PASSAGE =
Thinking · EU AI Act
The EU AI Act just bought you 16 months.
That doesn't mean you should wait.
On 7 May 2026, the Council and Parliament reached a provisional agreement to simplify and streamline the EU AI Act as part of the Digital Omnibus VII package. Deadlines moved. The obligations behind them didn't. Here is what the deal means for organisations deploying high-risk AI — and what the extended timeline is actually for.
What the deal actually changed
The provisional agreement extends the compliance deadline for the most significant category of AI obligations. High-risk AI systems listed in Annex III — tools used in recruitment, credit scoring, biometric identification, law enforcement, education, and access to essential services — now face an enforcement date of 2 December 2027, not 2 August 2026 as originally set. That is a 16-month extension.
For AI systems regulated under Annex I — product-safety frameworks covering radio equipment, lifts, medical devices, and similar — the deadline moves from August 2027 to August 2028, a one-year extension. The SME exemption threshold has also been raised: simplified documentation requirements now apply to companies of up to 500 employees, which the regulation calls "small mid-caps", up from the previous 250-employee threshold.
Two other adjustments round out the agreement. National regulatory sandboxes — which Member States are required to establish for AI developers — have their setup deadline extended by one year to August 2027. A new prohibition takes effect on 2 December 2026: AI systems used to generate or manipulate non-consensual intimate imagery or child sexual abuse material are banned outright. Formal adoption by both institutions is expected between June and July 2026.

EXCERPTED DATA =
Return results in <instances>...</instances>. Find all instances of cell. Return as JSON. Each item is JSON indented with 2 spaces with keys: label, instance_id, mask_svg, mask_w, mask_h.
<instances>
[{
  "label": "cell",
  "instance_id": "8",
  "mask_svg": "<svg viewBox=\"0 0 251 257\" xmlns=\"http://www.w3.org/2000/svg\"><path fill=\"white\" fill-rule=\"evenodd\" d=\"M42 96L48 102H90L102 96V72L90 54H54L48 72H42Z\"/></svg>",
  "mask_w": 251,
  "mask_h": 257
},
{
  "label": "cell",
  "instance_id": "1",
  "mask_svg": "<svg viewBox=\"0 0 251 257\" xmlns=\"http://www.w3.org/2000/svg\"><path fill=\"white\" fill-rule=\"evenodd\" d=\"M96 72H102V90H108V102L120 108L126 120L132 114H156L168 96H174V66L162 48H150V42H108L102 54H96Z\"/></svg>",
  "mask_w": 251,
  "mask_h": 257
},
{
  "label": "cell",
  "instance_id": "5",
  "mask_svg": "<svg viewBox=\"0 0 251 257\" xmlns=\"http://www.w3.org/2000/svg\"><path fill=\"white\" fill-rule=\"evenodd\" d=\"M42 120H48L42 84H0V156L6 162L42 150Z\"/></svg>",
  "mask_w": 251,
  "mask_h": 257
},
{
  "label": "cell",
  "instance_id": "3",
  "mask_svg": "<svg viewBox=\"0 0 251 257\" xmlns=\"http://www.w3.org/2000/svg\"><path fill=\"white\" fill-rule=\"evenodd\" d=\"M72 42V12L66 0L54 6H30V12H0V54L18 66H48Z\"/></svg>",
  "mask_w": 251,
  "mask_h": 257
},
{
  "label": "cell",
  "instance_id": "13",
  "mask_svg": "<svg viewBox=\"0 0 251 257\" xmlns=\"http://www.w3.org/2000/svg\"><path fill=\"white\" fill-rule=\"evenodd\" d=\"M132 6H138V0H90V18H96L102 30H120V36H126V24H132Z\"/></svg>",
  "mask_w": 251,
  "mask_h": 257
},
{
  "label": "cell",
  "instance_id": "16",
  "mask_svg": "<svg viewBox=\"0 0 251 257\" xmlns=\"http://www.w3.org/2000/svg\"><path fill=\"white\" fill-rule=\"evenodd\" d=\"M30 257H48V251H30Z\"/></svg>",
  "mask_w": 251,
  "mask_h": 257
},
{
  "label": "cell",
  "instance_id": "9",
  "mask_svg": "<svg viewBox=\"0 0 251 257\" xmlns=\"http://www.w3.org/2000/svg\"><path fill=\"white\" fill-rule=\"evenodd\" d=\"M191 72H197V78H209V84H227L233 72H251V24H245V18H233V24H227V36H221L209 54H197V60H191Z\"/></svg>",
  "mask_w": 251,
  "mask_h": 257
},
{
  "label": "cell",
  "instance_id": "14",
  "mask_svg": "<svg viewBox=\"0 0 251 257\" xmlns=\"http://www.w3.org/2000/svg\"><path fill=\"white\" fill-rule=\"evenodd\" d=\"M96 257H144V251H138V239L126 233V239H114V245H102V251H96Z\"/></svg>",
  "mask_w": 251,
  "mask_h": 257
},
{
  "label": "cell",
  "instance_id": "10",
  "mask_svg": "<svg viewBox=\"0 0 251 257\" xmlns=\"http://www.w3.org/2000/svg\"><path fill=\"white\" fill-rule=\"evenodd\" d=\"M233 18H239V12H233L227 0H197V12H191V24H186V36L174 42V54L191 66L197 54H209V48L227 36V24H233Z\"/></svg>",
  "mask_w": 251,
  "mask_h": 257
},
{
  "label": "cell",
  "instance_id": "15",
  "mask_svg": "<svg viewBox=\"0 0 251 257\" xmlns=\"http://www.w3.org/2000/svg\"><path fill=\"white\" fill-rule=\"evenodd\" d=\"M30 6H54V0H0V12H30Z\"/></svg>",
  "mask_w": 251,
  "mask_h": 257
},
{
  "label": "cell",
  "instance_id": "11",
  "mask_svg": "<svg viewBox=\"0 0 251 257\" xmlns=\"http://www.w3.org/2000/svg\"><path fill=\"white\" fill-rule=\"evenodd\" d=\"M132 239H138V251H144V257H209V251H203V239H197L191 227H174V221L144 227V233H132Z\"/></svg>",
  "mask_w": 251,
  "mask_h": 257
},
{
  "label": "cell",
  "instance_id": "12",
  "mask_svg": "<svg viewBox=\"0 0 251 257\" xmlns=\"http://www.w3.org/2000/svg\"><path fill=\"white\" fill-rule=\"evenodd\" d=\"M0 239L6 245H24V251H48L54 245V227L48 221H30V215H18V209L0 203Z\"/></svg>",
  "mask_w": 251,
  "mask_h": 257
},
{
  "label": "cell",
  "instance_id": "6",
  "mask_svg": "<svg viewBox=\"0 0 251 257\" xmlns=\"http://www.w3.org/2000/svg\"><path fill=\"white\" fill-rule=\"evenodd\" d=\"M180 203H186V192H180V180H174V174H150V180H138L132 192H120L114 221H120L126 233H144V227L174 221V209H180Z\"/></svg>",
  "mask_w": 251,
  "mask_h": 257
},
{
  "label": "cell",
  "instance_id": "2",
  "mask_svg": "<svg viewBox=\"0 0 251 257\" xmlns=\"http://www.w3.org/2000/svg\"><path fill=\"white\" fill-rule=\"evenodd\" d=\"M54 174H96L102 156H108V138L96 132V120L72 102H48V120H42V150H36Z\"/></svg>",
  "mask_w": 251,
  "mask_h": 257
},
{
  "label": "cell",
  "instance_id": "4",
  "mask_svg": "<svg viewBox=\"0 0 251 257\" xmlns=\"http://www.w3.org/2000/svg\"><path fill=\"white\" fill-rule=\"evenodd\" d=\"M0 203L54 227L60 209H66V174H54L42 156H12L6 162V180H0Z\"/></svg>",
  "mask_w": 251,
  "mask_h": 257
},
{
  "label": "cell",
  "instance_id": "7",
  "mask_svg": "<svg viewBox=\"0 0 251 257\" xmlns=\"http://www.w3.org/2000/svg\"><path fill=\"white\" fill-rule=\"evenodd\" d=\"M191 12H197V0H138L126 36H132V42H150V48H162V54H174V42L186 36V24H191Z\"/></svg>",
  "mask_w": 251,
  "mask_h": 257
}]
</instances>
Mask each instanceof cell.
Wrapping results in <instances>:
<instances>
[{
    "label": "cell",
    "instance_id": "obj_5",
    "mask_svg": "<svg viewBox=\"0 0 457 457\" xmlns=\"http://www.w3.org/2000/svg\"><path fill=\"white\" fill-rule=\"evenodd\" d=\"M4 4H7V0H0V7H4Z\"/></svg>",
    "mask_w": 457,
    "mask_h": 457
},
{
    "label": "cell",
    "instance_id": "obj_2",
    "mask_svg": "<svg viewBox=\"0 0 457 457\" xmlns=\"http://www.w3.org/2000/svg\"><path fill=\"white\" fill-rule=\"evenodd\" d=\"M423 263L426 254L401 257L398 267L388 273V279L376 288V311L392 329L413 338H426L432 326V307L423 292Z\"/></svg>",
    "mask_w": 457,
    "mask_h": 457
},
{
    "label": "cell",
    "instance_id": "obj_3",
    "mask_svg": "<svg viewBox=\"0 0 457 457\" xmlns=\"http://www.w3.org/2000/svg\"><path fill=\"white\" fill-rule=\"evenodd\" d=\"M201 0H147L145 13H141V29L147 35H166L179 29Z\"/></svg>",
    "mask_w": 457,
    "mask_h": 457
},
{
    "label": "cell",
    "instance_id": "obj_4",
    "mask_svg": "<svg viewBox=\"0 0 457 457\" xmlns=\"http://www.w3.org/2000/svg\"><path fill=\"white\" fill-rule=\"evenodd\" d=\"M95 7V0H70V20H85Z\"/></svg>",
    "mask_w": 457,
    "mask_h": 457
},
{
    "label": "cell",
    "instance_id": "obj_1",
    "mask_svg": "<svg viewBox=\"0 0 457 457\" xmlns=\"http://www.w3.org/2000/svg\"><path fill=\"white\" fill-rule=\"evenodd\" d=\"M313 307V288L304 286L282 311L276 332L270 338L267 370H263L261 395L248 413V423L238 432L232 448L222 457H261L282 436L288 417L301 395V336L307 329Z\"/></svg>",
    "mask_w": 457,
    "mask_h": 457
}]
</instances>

WHAT IS NEEDED = Pick up the EU AI Act article after its final sentence and carry on writing it. None of the data is needed here.

SOLVED PROBLEM =
What hasn't moved
The substance of the regulation is unchanged. If your organisation deploys AI in any of the high-risk contexts covered by Annex III, the obligations remain exactly as written. Before high-risk AI systems go into service, organisations must demonstrate:
- A functioning risk management system, documented and maintained throughout the system's lifecycle
- Data governance practices for training, validation, and test datasets
- Technical documentation and logs sufficient to enable supervisory authority review
- Transparency measures for users and, where applicable, affected individuals
- Human oversight mechanisms ensuring that the system can be monitored, corrected, and overridden
Penalties are unchanged. Non-compliance with obligations for high-risk AI systems can result in fines of up to €35 million or 7% of global annual revenue — whichever is higher. That number did not move.
The trap most organisations will fall into
Deadline extensions tend to be misread. The announcement that obligations have been postponed registers — in boardrooms and compliance teams alike — as the problem being postponed. Projects that were gaining momentum lose their urgency. Budgets get reallocated. Governance initiatives drop off the quarterly review agenda.
In 16 months, those organisations will face the same compliance gap they have now, plus an additional problem: national supervisory authorities will be fully operational and actively looking for clear cases to establish enforcement precedent. The organisations that treated the extension as a pause will arrive with a scramble and no margin.
The organisations that treat it as a race condition will arrive at December 2027 with governance infrastructure that is tested, embedded, and working — and with documented evidence of the kind that regulators are specifically required to assess.
What this window is actually for
The original August 2026 deadline forced a compliance-first posture. The question was: can we document our AI systems well enough to pass an audit? The extended timeline creates space for a better question: how do we build AI governance that is actually useful, not just defensible?
Good AI governance is not a set of documents filed in a folder. It is a set of practices — how your organisation decides which AI systems fall in scope, how it assesses and mitigates risk, how it records decisions, monitors outcomes, and responds to incidents. Done properly, it is infrastructure that makes every AI initiative faster to approve, safer to deploy, and more credible to the regulators, customers, and investors who will ask to see it.
Sixteen months is enough time to build that infrastructure properly, embedded in how your teams actually work — not assembled under pressure in the weeks before an audit deadline. The organisations that use this window well will not only be compliant; they will be demonstrably better at AI governance than their competitors, and they will be able to prove it.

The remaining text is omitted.